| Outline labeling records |
+++
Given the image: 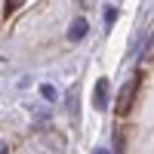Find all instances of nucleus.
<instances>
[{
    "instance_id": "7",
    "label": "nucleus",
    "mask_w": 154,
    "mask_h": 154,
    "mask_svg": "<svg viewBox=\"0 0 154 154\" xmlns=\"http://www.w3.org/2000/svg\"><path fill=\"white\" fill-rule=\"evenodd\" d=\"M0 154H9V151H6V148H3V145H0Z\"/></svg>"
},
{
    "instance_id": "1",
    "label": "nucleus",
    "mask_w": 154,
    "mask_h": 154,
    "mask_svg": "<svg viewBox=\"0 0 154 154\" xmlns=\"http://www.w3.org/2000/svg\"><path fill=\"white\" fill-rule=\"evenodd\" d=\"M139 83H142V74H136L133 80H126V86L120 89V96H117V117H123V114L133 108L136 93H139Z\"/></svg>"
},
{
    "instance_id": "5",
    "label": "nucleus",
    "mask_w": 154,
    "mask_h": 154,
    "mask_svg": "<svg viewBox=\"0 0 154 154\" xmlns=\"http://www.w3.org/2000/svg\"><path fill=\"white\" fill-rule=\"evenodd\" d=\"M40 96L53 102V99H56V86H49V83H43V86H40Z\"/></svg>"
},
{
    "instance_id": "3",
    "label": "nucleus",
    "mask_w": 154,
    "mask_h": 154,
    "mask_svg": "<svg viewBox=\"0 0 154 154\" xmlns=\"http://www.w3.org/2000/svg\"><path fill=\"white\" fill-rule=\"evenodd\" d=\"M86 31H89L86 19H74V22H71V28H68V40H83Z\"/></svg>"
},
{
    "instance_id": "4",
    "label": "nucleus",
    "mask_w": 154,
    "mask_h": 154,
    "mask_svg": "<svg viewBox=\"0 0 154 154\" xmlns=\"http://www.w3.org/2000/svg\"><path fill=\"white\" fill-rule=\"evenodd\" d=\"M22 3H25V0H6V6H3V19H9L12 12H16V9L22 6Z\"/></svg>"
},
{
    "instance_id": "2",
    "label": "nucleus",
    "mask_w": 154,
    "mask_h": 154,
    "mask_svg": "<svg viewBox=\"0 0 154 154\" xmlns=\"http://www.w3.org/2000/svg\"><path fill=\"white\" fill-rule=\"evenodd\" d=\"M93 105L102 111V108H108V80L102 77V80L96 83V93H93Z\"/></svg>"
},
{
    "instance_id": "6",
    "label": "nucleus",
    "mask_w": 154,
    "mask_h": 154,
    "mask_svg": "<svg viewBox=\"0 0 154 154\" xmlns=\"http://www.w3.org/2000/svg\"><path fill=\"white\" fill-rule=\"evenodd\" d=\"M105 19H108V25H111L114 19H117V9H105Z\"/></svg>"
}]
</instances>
+++
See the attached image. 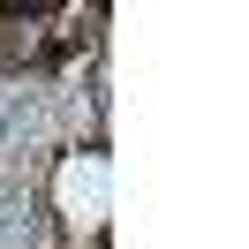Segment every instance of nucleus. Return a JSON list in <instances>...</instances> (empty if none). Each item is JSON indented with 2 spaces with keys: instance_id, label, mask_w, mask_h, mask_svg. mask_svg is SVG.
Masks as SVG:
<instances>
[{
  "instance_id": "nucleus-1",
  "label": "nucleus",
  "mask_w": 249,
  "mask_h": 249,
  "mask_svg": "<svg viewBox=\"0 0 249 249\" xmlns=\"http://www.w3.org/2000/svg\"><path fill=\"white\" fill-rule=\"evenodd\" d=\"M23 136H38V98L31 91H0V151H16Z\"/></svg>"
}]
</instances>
+++
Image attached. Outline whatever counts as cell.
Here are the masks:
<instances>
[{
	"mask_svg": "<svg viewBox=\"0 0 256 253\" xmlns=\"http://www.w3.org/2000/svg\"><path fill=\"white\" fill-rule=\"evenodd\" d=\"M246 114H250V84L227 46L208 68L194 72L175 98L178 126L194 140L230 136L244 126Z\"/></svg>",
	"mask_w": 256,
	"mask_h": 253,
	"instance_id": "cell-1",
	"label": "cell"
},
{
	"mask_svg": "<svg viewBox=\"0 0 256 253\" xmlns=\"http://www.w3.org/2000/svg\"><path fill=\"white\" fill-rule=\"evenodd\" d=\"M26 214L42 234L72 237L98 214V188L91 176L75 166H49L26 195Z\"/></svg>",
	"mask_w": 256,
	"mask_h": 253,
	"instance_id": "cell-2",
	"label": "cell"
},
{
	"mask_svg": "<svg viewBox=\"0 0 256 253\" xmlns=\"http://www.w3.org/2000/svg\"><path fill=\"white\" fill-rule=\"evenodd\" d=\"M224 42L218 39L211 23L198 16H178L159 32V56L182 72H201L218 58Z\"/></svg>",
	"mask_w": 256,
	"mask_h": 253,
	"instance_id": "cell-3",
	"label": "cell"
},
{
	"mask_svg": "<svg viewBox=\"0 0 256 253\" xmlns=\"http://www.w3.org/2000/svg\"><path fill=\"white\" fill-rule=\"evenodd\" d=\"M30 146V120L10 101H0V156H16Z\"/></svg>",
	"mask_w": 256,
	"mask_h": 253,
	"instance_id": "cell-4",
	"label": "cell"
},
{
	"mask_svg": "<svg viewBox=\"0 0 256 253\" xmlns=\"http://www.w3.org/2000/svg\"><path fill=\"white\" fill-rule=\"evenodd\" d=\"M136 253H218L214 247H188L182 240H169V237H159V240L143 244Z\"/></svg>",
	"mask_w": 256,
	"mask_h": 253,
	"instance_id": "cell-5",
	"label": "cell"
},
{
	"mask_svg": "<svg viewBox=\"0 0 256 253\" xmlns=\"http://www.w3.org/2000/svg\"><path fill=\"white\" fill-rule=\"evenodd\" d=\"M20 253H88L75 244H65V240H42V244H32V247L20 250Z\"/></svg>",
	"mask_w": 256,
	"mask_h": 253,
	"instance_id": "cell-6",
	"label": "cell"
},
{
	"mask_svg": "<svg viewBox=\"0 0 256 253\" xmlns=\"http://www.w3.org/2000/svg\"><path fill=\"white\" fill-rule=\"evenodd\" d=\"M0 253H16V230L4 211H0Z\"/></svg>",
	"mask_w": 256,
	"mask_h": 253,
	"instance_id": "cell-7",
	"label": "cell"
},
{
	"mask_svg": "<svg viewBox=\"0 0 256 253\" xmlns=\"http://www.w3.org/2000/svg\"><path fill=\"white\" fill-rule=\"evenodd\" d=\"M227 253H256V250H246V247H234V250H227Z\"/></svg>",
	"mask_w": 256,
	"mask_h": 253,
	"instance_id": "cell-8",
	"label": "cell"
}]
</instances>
+++
| WHAT THE TASK ASKS |
Copy out the entries above without changes, from the line with "Image attached. Outline" through the line with "42L218 39L211 23L198".

| WRITTEN RESPONSE |
Image attached. Outline whatever counts as cell.
Here are the masks:
<instances>
[{
	"mask_svg": "<svg viewBox=\"0 0 256 253\" xmlns=\"http://www.w3.org/2000/svg\"><path fill=\"white\" fill-rule=\"evenodd\" d=\"M246 114H250V84L227 46L208 68L194 72L175 98L178 126L194 140L230 136L244 126Z\"/></svg>",
	"mask_w": 256,
	"mask_h": 253,
	"instance_id": "cell-1",
	"label": "cell"
},
{
	"mask_svg": "<svg viewBox=\"0 0 256 253\" xmlns=\"http://www.w3.org/2000/svg\"><path fill=\"white\" fill-rule=\"evenodd\" d=\"M26 214L42 234L72 237L98 214V188L91 176L75 166H49L26 195Z\"/></svg>",
	"mask_w": 256,
	"mask_h": 253,
	"instance_id": "cell-2",
	"label": "cell"
},
{
	"mask_svg": "<svg viewBox=\"0 0 256 253\" xmlns=\"http://www.w3.org/2000/svg\"><path fill=\"white\" fill-rule=\"evenodd\" d=\"M224 42L218 39L211 23L198 16H178L159 32V56L182 72H201L218 58Z\"/></svg>",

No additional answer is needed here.